#### What to produce
Copy every line of the records below verbatim, omitting the pictures.

#### Information shown
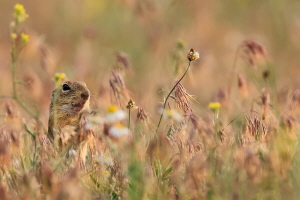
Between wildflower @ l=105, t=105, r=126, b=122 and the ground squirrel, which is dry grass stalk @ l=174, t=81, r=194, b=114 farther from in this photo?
the ground squirrel

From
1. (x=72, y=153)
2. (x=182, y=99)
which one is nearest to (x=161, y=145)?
(x=182, y=99)

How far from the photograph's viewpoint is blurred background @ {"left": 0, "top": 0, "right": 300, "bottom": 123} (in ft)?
27.7

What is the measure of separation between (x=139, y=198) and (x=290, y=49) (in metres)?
7.33

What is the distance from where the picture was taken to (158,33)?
746 cm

#### Output for this exercise
Between wildflower @ l=105, t=105, r=126, b=122 and the ground squirrel, which is dry grass stalk @ l=174, t=81, r=194, b=114 farther from in this photo?
the ground squirrel

From
1. (x=72, y=153)
2. (x=182, y=99)
which one is nearest to (x=161, y=145)?
(x=182, y=99)

How far from the photograph's viewpoint is blurred background @ {"left": 0, "top": 0, "right": 300, "bottom": 123} (in ft)?
27.7

What is the measure of separation between (x=139, y=198) and (x=290, y=49) (in metres)?
7.33

What is the distance from where the picture was taken to (158,33)?
746 cm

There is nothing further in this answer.